Seven days later (t1), participants completed only the BPII 2.0-CF, either on paper via postal mail or online through the Research Electronic Data Capture (REDCap; Vanderbilt University) platform. The final assessment (t2), including both questionnaires, was completed during the 6-month follow-up visit.
Sample Size and Statistical Analysis
Following guidelines established by the Consensus-based Standards for the Selection of Health Measurement Instruments, 10 the following psychometric properties of the French version of the BPII 2.0 were analyzed: construct validity, internal consistency, test-retest reliability, and responsiveness.
A target sample size of 41 participants was calculated to evaluate these criteria, based on an alpha error rate of .05, power of 0.80, and a 10% expected attrition rate. Psychometric property validation of the BPII 2.0-CF was carried out by comparing it with the Kujala score.
Normality of distribution was assessed through visual inspection of histograms and QQ plots, as well as the Shapiro-Wilk test, with a significance threshold set at .05. Appropriate statistical tests were selected based on the distribution characteristics. All coefficients were reported with 95% CI. A pairwise deletion method was applied to missing data, as visual inspection confirmed a missing at random pattern.
Construct validity (convergent validity) was evaluated by correlating each patient’s BPII 2.0-CF score with his or her Kujala score at t0, using Spearman rho nonparametric correlation coefficient. Correlation values were interpreted as follows, based on previously published thresholds: <0.3 = poor; 0.3 to 0.65 = fair; 0.66-0.8 = moderately strong; >0.8 = very strong; and 1 = perfect.1,7
Internal consistency was assessed by analyzing the intercorrelation between the 23 questionnaire items at t0. Cronbach alpha was calculated, with values between .70 and .90 considered acceptable. 25
Test-retest reliability was determined using the intraclass correlation coefficient (ICC), based on paired data collected at t0 and t1 for the same patients. A 2-way mixed-effects model with absolute agreement and single measurement was used, corresponding to ICC (3,1). Based on previously published thresholds, ICC values <0.50 were defined as poor, between 0.50 and 0.75 as moderate, between 0.76 and 0.9 as good, and >0.9 as excellent. 16 According to established thresholds, standard error of measurement (SEM) = SD ×√(1 − ICC) and minimal detectable change at 95% confidence (MDC95) = 1.96 ×√2 × SEM. 5 An approximation of the minimal clinically important difference (MCID) was also calculated using a distribution-based method by dividing the baseline standard deviation by 2, because no anchor item was included in the patient questionnaire. 20
Responsiveness was analyzed by comparing BPII 2.0-CF scores at t0 and t2 using the nonparametric Wilcoxon signed-rank test. Rank-biserial correlation was reported as the effect size, with 95% CI. Effect size magnitudes were interpreted as follows: ≥0.20 was considered small, ≥0.50 medium, and ≥0.80 large. 8
Floor and ceiling effects were computed as the percentage of scores at the minimal (0) and maximal (100) ends of the BPII 2.0-CF scale. A threshold of 15% was set a priori for defining significant floor or ceiling effects, as commonly cited in the literature. 25
All statistical analyses were performed using SPSS Version 30.0.0.0 (IBM Corp). A significance level of P≤ .05 was applied to all tests.

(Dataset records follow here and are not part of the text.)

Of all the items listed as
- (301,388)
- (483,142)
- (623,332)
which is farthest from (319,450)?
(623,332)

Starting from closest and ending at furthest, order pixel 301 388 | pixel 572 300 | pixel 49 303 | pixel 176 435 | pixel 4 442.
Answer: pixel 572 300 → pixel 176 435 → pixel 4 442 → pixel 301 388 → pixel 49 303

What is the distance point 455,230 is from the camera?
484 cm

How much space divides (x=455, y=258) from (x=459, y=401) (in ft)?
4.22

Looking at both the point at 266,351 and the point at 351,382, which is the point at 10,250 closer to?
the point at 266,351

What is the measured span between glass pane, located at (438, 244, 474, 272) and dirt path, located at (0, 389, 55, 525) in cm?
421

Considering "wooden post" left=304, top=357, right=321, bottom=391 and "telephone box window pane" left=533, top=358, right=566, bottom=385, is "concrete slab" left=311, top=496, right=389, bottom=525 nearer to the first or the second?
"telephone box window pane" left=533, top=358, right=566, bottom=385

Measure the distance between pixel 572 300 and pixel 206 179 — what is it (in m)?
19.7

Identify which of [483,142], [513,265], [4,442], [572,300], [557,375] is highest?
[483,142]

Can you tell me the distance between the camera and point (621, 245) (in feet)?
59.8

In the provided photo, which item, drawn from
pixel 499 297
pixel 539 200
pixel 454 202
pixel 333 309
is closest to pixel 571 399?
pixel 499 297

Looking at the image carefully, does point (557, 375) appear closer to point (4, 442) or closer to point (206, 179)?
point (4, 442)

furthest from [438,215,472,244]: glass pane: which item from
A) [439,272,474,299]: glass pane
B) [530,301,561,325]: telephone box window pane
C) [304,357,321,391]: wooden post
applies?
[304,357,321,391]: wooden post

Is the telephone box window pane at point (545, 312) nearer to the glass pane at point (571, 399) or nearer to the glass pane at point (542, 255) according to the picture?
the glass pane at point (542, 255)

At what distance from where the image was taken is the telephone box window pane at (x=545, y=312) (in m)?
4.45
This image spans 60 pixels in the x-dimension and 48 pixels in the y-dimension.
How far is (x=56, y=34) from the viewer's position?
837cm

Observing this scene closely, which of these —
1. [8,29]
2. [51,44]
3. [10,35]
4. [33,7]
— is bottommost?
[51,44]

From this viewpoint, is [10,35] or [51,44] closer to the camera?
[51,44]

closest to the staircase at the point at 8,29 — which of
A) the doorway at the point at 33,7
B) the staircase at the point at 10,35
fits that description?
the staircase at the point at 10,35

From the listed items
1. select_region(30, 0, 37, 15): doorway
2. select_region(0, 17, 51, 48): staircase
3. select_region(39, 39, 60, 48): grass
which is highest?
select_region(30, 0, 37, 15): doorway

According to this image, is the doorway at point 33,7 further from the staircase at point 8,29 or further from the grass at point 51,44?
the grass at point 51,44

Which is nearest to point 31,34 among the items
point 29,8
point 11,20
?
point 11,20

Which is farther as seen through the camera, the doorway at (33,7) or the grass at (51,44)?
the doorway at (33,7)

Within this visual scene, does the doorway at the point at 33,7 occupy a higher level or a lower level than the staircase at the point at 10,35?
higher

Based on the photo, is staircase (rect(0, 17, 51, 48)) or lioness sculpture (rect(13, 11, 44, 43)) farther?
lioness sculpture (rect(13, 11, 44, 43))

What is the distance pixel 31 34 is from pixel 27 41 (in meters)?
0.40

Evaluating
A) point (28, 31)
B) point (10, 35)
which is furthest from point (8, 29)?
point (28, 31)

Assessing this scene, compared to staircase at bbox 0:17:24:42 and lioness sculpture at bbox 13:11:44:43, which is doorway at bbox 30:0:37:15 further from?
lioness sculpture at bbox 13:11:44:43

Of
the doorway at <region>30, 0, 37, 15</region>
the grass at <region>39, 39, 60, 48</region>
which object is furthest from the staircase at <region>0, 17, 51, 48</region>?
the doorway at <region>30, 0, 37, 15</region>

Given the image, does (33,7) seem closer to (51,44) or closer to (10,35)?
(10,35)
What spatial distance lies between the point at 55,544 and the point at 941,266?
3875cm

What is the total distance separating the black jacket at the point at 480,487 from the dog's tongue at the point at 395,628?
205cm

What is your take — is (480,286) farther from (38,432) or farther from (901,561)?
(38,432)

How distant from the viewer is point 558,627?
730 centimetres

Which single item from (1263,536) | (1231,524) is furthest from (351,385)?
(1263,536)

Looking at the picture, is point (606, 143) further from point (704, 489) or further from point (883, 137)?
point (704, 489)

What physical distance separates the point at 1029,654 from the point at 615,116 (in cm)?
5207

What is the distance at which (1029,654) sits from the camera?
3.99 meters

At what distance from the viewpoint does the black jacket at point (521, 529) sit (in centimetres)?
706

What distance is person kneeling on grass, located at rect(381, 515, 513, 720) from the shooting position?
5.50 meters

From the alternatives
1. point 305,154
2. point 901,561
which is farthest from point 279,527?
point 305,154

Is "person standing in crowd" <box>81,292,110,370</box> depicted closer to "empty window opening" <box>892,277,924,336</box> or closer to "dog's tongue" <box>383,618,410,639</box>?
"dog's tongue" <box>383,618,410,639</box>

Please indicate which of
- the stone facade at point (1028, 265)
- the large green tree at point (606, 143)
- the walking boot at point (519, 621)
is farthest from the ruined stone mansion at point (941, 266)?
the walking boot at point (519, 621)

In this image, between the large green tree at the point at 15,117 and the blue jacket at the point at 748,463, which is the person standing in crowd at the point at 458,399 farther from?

The manuscript was initially written in French, then translated into English using the artificial intelligence software affiliated with the University of Sherbrooke (Copilot; Microsoft 2025; https://copilot.microsoft.com/). After that, the authors with a better command of English reviewed and made corrections.
Results
A total of 52 participants were enrolled in the study, of whom 45 were included in the final analysis (Figure 2). Among the 45 participants included, there were 33 women and 12 men, with a median age of 21 years (range 14-54). Women represented the majority at 73.3%. The median duration of symptoms before consultation was 48 months (range, 0.5-480.0 months; IQR, 116 months). Among all study participants, 91.1% were of Canadian origin, 84.4% reported CF as their native language, and 97.8% had an education level ≥7th grade (Table 1).

Flowchart of participant recruitment for the validation of the Canadian-French version of the Banff Patellofemoral Instability Instrument Version 2.0. n1, participants from Integrated University Health and Social Services Center of Estrie–University Hospital Center of Sherbrooke; n2, participants from the Shriners Hospital.
Sociodemographic Characteristics a
Data are presented as median (range), n (%), or %.
Chinese (2.2%), First Nations (2.2%), Mexican (2.2%), Vietnamese (2.2%).
English (4.4%), Spanish (2.2%), Mandarin (2.2%), Romanian (2.2%), Vietnamese (2.2%).
Not reported.
The mean ± SD BPII 2.0-CF scores were 38.46 ± 14.48 (N = 45), 39.52 ± 15.99 (n = 34), and 60.99 ± 20.24 (n = 29) at baseline, day 7, and 6 months after surgery, respectively.
Across the baseline and 2 follow-up evaluations (t0-t2) (Table 2), no floor or ceiling effects were observed for the BPII 2.0, as 0% of participants scored the minimal or maximal possible values.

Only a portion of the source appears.